War Photographer

Christian Frei, Switzerland, 2001, color, video, 96'
Synopsis

The motto is by war photographer Robert Capa: ‘If your pictures aren’t good enough, you’re not close enough.’ War photographer James Nachtwey has been close enough for twenty years. Director Christian Frei followed him for two years on the job. Nachtwey is in Kosovo when the houses are still ablaze; in Indonesia, where a family of beggars lives among the railway lines; and in Palestine, between the teargas and the young stone throwers. The spectator gets a unique perspective of Nachtwey’s work thanks to the miniature film camera Frei attached to Nachtwey’s photo camera.
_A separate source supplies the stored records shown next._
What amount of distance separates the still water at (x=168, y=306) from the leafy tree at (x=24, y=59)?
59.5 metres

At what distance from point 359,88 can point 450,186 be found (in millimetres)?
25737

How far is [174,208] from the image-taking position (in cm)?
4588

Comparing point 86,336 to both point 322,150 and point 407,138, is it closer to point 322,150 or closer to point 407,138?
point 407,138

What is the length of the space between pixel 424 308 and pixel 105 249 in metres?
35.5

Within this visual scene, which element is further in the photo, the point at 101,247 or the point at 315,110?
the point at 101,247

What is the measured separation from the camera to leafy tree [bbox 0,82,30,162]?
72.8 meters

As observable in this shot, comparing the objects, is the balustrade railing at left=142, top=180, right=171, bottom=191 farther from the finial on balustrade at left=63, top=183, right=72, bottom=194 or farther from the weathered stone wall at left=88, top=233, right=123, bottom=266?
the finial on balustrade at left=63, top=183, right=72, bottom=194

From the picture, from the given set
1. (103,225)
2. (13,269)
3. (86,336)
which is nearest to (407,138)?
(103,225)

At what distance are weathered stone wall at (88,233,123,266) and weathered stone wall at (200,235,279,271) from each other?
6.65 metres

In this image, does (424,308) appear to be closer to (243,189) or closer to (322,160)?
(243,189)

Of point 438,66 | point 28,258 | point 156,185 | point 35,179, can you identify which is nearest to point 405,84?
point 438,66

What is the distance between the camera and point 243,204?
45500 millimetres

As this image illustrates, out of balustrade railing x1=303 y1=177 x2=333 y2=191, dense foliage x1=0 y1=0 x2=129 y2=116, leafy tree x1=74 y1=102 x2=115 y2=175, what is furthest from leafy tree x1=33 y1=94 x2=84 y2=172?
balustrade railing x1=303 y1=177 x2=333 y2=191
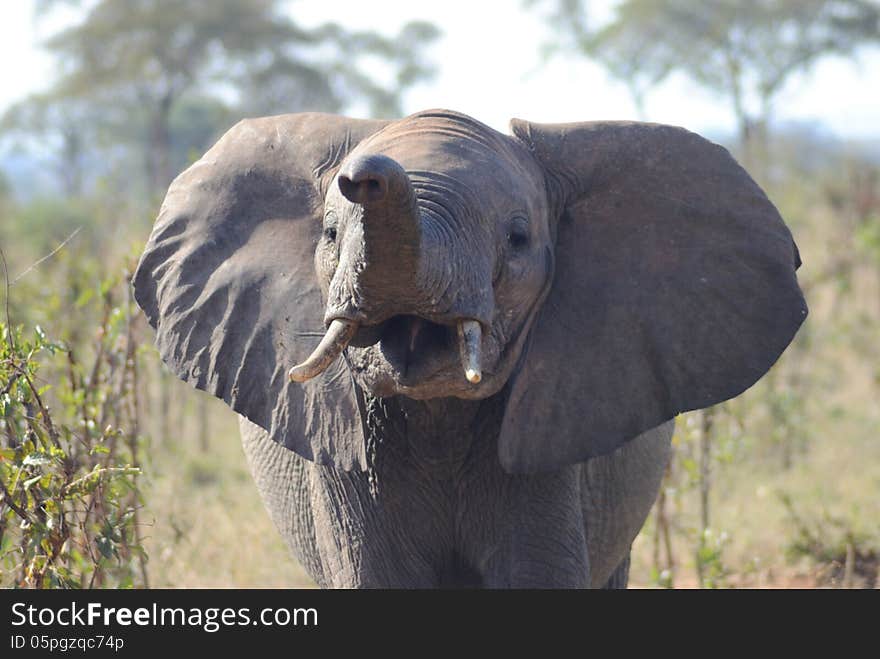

Now, the spectator can watch and think along as the shutter clicks, while Nachtwey’s breathing can be heard. The spectator becomes the camera. The difference from the angle of Frei’s camera, a few metres behind Nachtwey, is one of the ways in which film and photography are compared. Apart from shots of Nachtwey’s activities, Frei extensively shows the heart-rending pictures that are the result. In interviews, colleagues describe Nachtwey’s remarkable personality. CNN’s Christiane Amanpour calls him a single-minded loner. Nachtwey’s calmness and circumspection, rather unusual for a war photographer, reflect the inner confidence and conviction that allow him to persevere with this tough job. He speaks softly and without any cynicism and does not drink with colleagues. At home, his grey hair gives him the appearance of a retired professor, but the next moment he is biting the dust again, in the middle of a war zone. His photographs are not a purpose, but a means. In the end, the war photographer is an anti-war photographer.